4. Les mirages qui maintiennent l'humanité en esclavage sont :
a. Le mirage du matérialisme.
b. Le mirage du sentiment.
c. Le mirage de la dévotion.
d. Le mirage des paires d'opposés.
e. Les mirages du Sentier.
Le Mirage, problème mondial p 49 à 51.
 
Pour celui qui se trouve au milieu des brouillards et des mirages, il est beaucoup plus facile de s'asseoir et de parvenir à croire, par autosuggestion, qu'il fait "appel à l'âme" plutôt que de soumettre sa nature astrale et émotionnelle aux effets directs et pénibles de la réflexion, utilisant le mental comme l'instrument permettant de dissiper le mirage.

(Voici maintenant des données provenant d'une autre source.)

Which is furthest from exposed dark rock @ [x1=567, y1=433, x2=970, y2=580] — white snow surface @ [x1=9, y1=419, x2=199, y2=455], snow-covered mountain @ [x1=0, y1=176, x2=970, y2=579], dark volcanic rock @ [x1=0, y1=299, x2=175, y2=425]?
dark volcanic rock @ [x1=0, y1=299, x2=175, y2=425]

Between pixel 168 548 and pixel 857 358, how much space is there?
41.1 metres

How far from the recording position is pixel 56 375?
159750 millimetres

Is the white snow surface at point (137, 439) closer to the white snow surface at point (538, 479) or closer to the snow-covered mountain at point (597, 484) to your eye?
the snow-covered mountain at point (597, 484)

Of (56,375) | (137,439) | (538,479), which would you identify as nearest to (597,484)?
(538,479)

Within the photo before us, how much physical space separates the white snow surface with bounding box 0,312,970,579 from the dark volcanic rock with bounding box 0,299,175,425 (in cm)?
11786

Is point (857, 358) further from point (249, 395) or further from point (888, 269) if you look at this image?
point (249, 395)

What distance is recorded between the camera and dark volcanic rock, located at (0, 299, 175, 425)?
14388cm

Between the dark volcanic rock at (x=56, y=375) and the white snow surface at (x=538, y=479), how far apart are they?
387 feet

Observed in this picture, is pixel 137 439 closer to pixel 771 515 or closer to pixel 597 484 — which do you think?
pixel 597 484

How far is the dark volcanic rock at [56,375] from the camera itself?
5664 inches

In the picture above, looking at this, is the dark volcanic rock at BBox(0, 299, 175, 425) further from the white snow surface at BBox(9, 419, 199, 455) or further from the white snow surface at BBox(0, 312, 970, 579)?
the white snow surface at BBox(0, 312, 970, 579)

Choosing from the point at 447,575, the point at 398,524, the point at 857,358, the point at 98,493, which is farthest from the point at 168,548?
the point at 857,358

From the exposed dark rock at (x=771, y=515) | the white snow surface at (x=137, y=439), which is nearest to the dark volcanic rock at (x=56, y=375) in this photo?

La chose peut paraître étrange, mais en faisant appel à l'âme pour agir directement sur le mirage, on peut provoquer – et souvent on provoque – une aggravation de la difficulté. Le mental est le moyen par lequel la lumière peut être faite sur tous les états de mirage. Les étudiants devraient bien garder cela constamment présent à l'esprit. Le processus consiste à relier le mental à l'âme, se focalisant ensuite consciemment dans le mental ou dans le corps mental, et non pas dans l'âme ou dans la forme égoïque. Ensuite, par l'analyse, le discernement et les pensées judicieuses, on commence à traiter du problème du mirage. La difficulté réside en ce que, souvent, les disciples ne se rendent pas compte qu'il s'agit d'un état de mirage et qu'il est difficile d'indiquer une règle précise et infaillible pour le faire.
On peut dire, cependant, qu'on rencontre toujours le mirage quand il y a :
1. des critiques qui s'expriment alors qu'une analyse attentive montrerait qu'elles ne sont pas justifiées ;
2. des critiques formulées alors qu'aucune responsabilité personnelle n'est en jeu. J'entends par-là que la position ou la responsabilité de celui qui critique ne lui en donne aucun droit ;
3. la vanité tirée de ce qui est accompli, ou la satisfaction à être un disciple ;
4. tout sentiment de supériorité ou de tendance séparative.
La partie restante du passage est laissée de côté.